§ **Assigned task**: Each line in the material below, starting at the one that contains "Palm Trees Caribbean" and ending at the one that contains "Джинсы черные Resalsa мужские флис (30-36р)", should be repeated exactly; the pictures should not.

§ **Working data**:
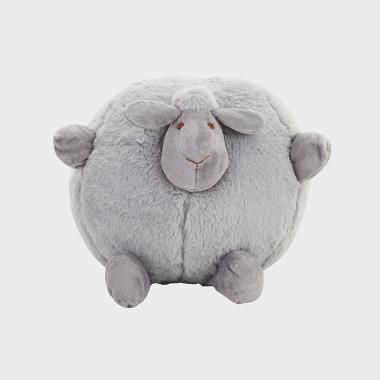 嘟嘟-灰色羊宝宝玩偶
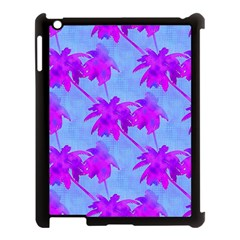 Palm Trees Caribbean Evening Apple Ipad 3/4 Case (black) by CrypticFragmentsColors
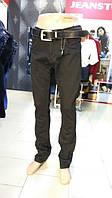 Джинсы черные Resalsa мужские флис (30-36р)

* * *

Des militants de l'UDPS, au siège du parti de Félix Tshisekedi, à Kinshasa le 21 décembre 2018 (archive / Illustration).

--

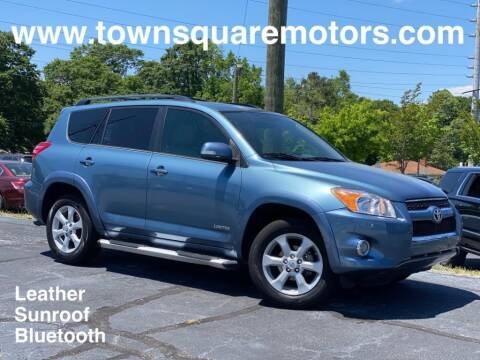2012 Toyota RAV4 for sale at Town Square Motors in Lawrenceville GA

§ **Response to the exercise**:
 Palm Trees Caribbean Evening Apple Ipad 3/4 Case (black) by CrypticFragmentsColors
 Джинсы черные Resalsa мужские флис (30-36р)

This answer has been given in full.